DOCUMENT SOURCE:
···
Si, parmi les précurseurs de l'aviation, les Allemands comptent
un martyr : Lilienthal, qui se tua en expérimentant un appareil
de son invention, il faut bien dire que leur pays n'est pour rien dans
la réalisation pratique du vol humain. Là encore, ils
n'ont fait que piller le voisin : et leurs tauban, leurs albatros,
leurs fokkers ne sont que des démarquages de nos appareils
français.
On a démontré naguère que le principe de la rigidité
de l'enveloppe, qui est la caractéristique du zeppelin, n'était
pas dû au comte Zeppelin, mais à un inventeur français
nommé Spiess.
Enfin, dans l'invention même du sous-marin, cette arme dont ils
font un usage d'ailleurs si inhumain, les Allemands n'ont joué
aucun rôle. Ils n'ont fait que s'approprier, suivant leur habitude,
les trouvailles d'autrui.
Cependant, il faut reconnaître qu'un Boche figure parmi les précurseurs
de la navigation sous-marine. Mais son invention n'a été
d'aucune utilité dans la réalisation du sous-marin moderne.
Ce Boche s'appelait Bauer. Sous-officier dans l'artillerie bavaroise,
il imagina, vers 1850, un sous-marin de huit mètres de long qu'il
fit construire à Kiel, au chantier Howald et qu'il appela le
Plongeur-marin.
···
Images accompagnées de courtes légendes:

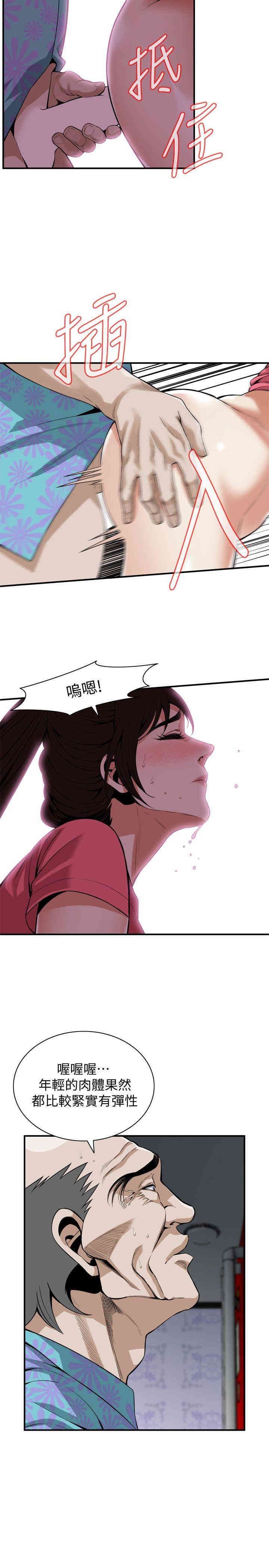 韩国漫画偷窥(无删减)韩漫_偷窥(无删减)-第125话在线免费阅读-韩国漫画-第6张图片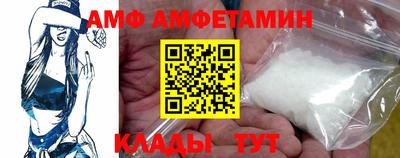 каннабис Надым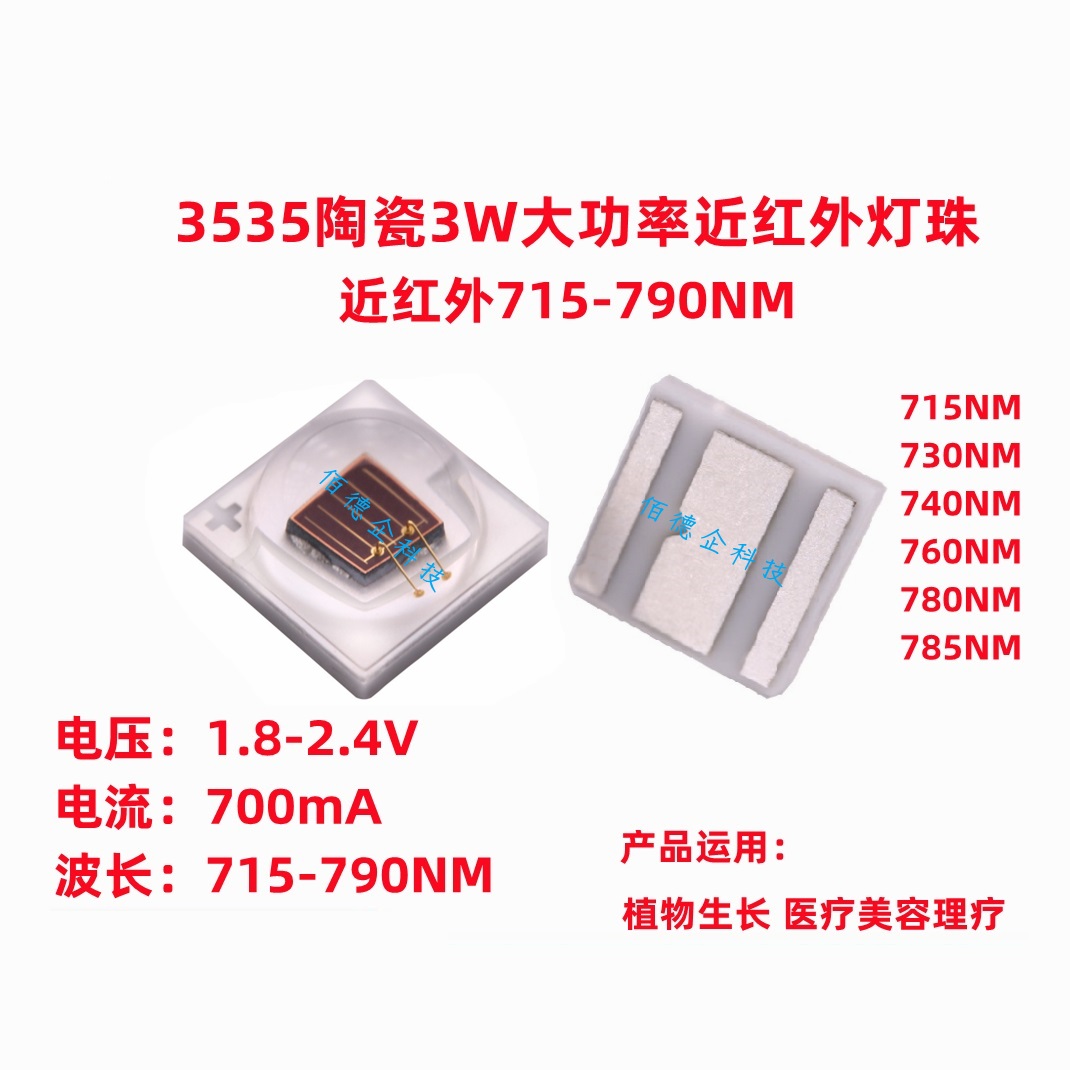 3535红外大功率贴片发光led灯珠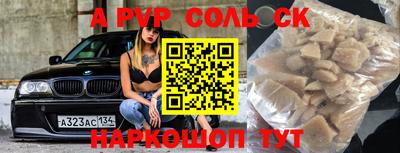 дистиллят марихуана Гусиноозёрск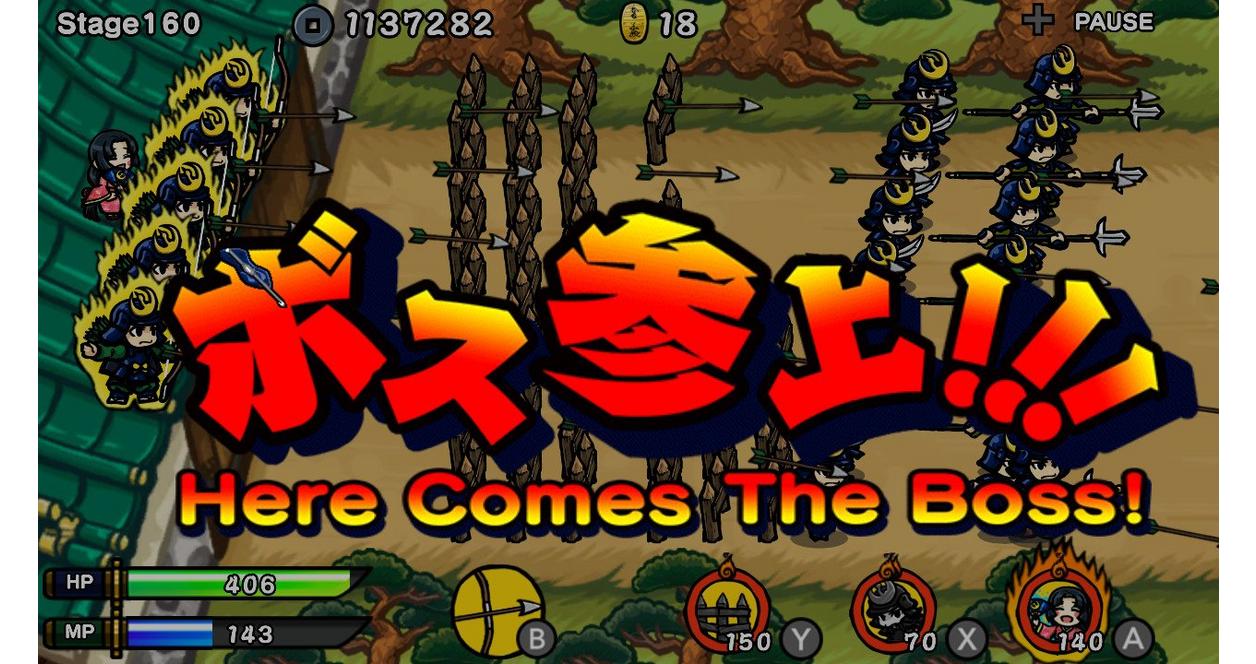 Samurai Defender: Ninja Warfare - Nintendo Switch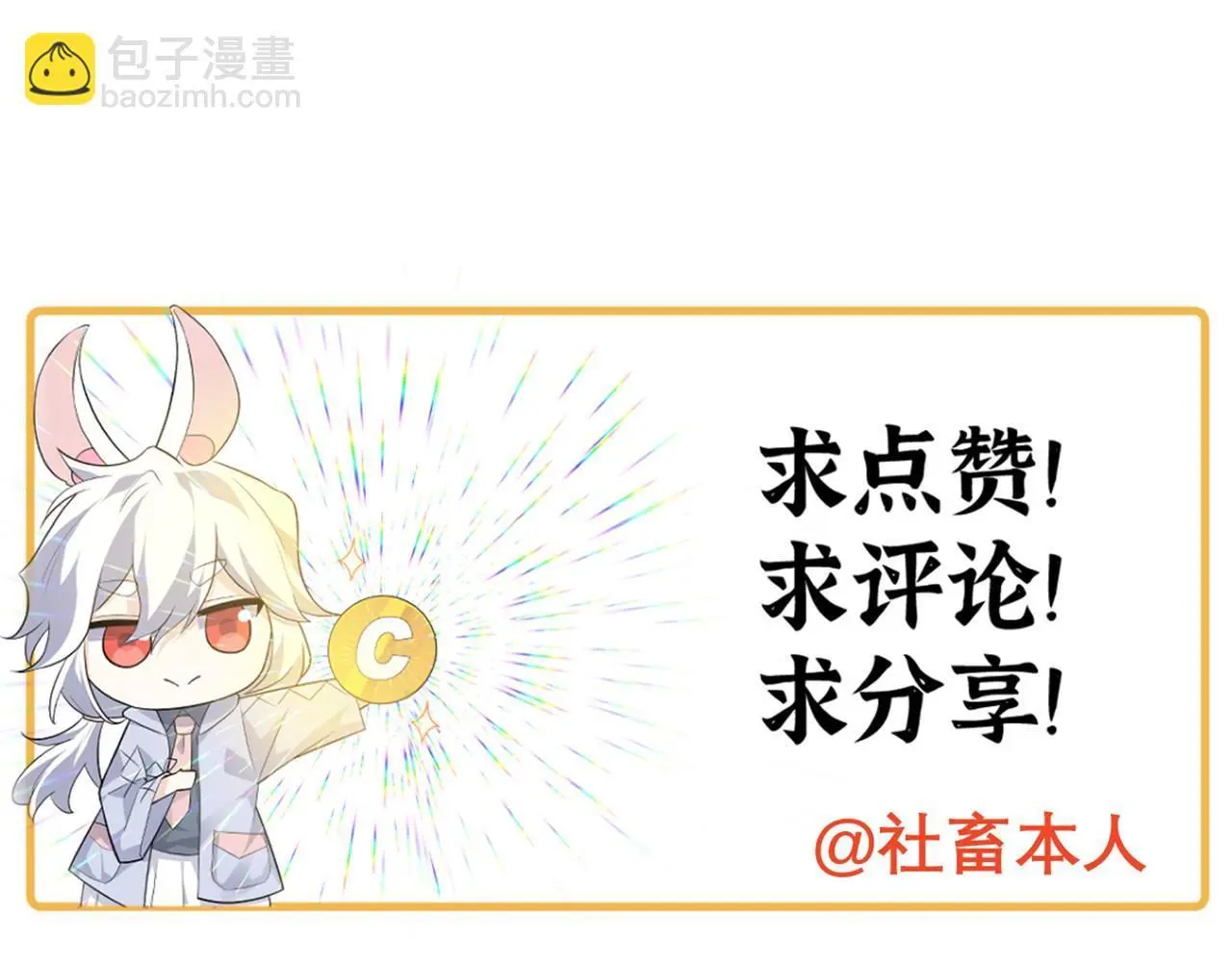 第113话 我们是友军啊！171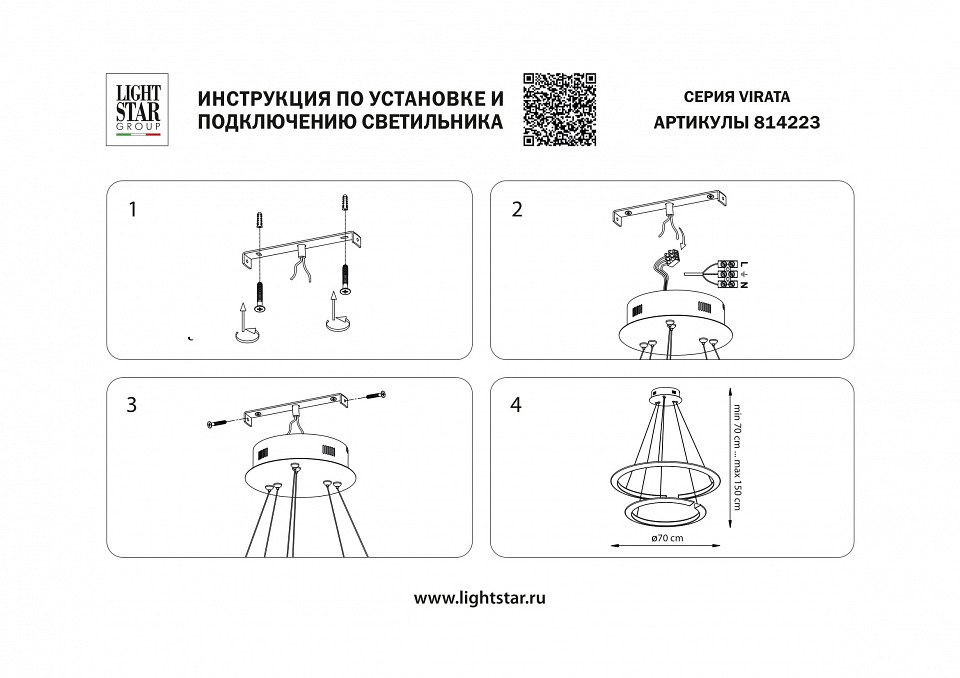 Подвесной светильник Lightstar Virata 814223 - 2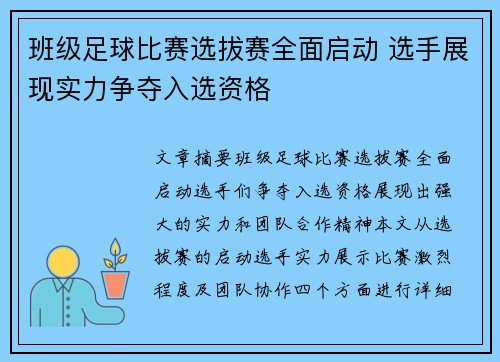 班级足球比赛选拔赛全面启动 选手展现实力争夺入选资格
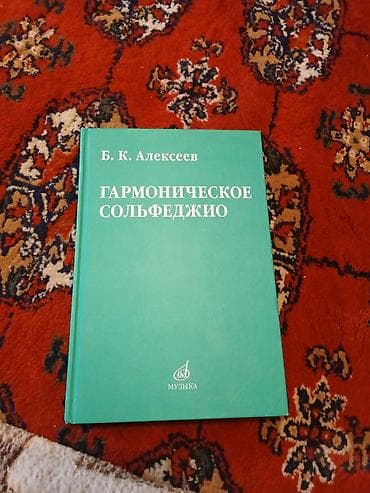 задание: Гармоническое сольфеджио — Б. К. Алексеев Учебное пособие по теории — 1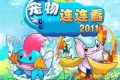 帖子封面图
···
TRAVAIL DEMANDÉ:
[1] D'après le texte sur les inventeurs allemands, dans quelle ville et dans quel chantier Bauer fit-il construire son sous-marin ?
[2] Citez mot pour mot le passage du texte sur les inventeurs allemands qui va de "Enfin, dans l'invention" à "les trouvailles d'autrui.".
[3] Rédigez la suite du texte sur les inventeurs allemands, à partir de l'endroit où il s'arrête.
Ces données n'ont aucun lien avec le texte sur les inventeurs allemands.

LISTE DES RÉPONSES:
[1] À Kiel, au chantier Howald.

[2]
Enfin, dans l'invention même du sous-marin, cette arme dont ils
font un usage d'ailleurs si inhumain, les Allemands n'ont joué
aucun rôle. Ils n'ont fait que s'approprier, suivant leur habitude,
les trouvailles d'autrui.

[3]
Dans son ouvrage sur la navigation sous-marine, le lieutenant de vaisseau
Delpeuch a raconté à propos des expériences de
Bauer une anecdote qui montre comment il est possible de sortir d'un
sous-marin coulé.
Le Plongeur-marin plongea dans le port de Kiel, le 1er février
1851. Il était monté par son inventeur et deux matelots.
Après plusieurs essais heureux, Bauer voulut s'enfoncer plus
que de raison. Les tôles de l'arrière cédèrent
sous la pression de l'eau : le lest se déplaça, et, après
avoir redressé son avant et enfoncé son arrière
dans la vase, le Plongeur se coucha sur le fond qui, en cet
endroit était de dix huit mètres.
Comment sortir de là ?... Une seule chance de salut s'offrait
s'échapper par le capot.
C'est à quoi Bauer songea tout de suite. « Il ordonna,
dit le lieutenant de vaisseau Delpeuch, de laisser l'eau rentrer dans
les réservoirs pour que, cette eau compriment l'atmosphère
intérieure, la pression de l'air arrivât à équilibrer
l'énorme pression supportée par le panneau d'entrée
qu'on pourrait alors ouvrir pour s'échapper. »
Les matelote refusèrent d'abord, puis, convaincus par Bauer,
exécutèrent la manoeuvre. L'eau, entrant dans le sous-marin
comprima l'air, équilibra la pression de telle sorte que les
naufragés purent ouvrir le panneau. Bauer et ses deux compagnons,
montèrent à la surface « a avec la vitesse d'un
bouchon de champagne » et furent recueillis par les spectateurs
qui les croyaient noyés. Ils étaient restés six
heures dans les flancs de ce minuscule sous-marin à moitié
fracassé.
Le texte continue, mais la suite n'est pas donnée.